Un vero amico dei saveriani, Francesco Milani
Ringraziamo Magnini per questa affettuosa memoria del signor Francesco Milani. I famigliari dei saveriani "laziali" l'hanno conosciuto bene, perché era il primo ad arrivare alla festa annuale, organizzata per loro all'inizio di maggio.
Francesco Milani è salito alla casa del Padre il 24 settembre scorso, dopo un ricovero ospedaliero di due settimane. Era nato nel 1913 a Ficarolo, in provincia di Rovigo, da una famiglia molto numerosa e religiosa.
È sempre stato molto legato alla congregazione dei missionari saveriani. Raccontava spesso con profonda commozione di aver conosciuto di persona, proprio nella casa madre di Parma, il fondatore beato Guido Conforti, il cui ricordo ha sempre portato nel cuore.
Un rapporto familiare con i missionari saveriani
A Parma egli aveva compiuto gli studi di ginnasio. Poi, per 15 anni circa, era rimasto presso l'istituto dei saveriani nelle Marche, prima di arrivare a Roma nel 1948. Qui Francesco, a 35 anni, ha conosciuto Marcella Grilli con la quale ha formato la sua famiglia, arricchita dalla nascita di 3 figli e, successivamente, di tre affezionate nipoti.
Il legame di Francesco con la chiesa in generale e con i saveriani in particolare, è rimasto sempre forte. Ricordava con orgoglio uno zio, a lungo parroco di Gaiba, una zia suora e soprattutto il fratello padre Giuseppe, missionario saveriano che ha trascorso 15 anni in Cina e altri 15 anni in Brasile.
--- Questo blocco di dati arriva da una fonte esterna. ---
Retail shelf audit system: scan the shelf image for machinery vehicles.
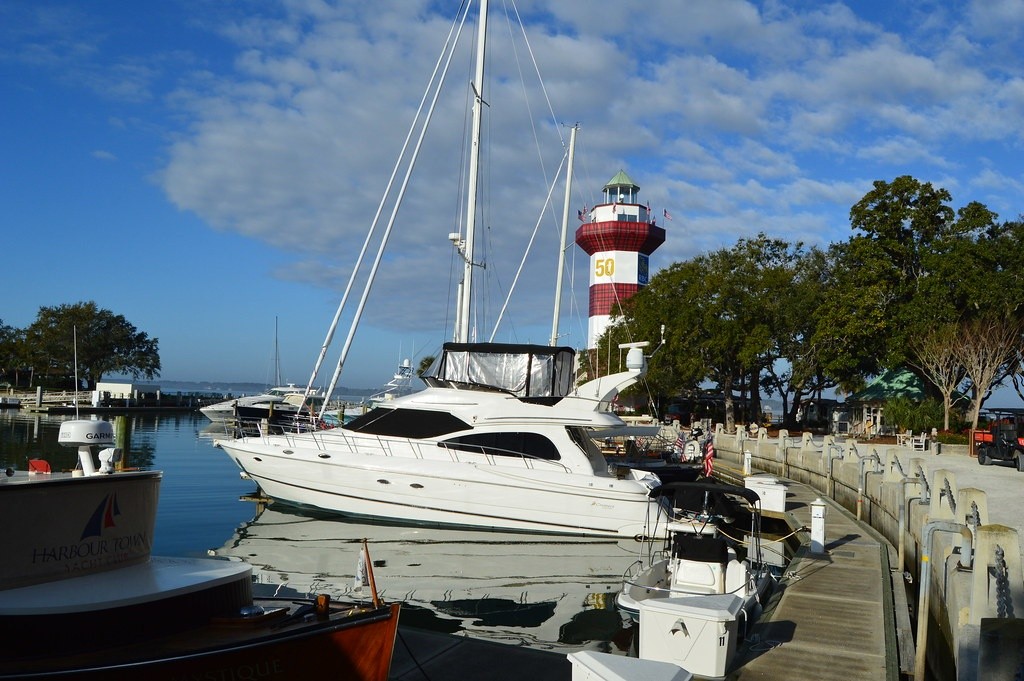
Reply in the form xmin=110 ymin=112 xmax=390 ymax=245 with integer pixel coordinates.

L'ultimo tratto di vita terrena
Nelle mani di Francesco, nelle ultime settimane di vita, c'era sempre un rosario e un libricino di santa Teresa del Bambino Gesù che lui definiva "una santa esemplare". In ospedale ha ripetutamente chiesto ai famigliari di informare i saveriani, chiedendo che pregassero per lui e lo accompagnassero anche nel suo ultimo tratto di percorso. Con loro egli aveva trascorso una vita!
Così è stato, anche grazie alla presenza di p. Guglielmo Camera, che ha concelebrato durante la Messa di commiato presso la parrocchia di Santa Galla a Roma, lo scorso 26 settembre.
Francesco era un uomo paziente. Grazie alla sua fede, egli riusciva ad avvicinare in modo positivo anche chi non disponeva della fede, prezioso dono di Dio. Tanti amici e conoscenti, anche quelli poco "religiosi", lo ascoltavano stupiti e meravigliati.
Ora sarà sicuramente felice di essere ricordato, soprattutto nella preghiera, dai missionari saveriani, che egli ha tanto amato.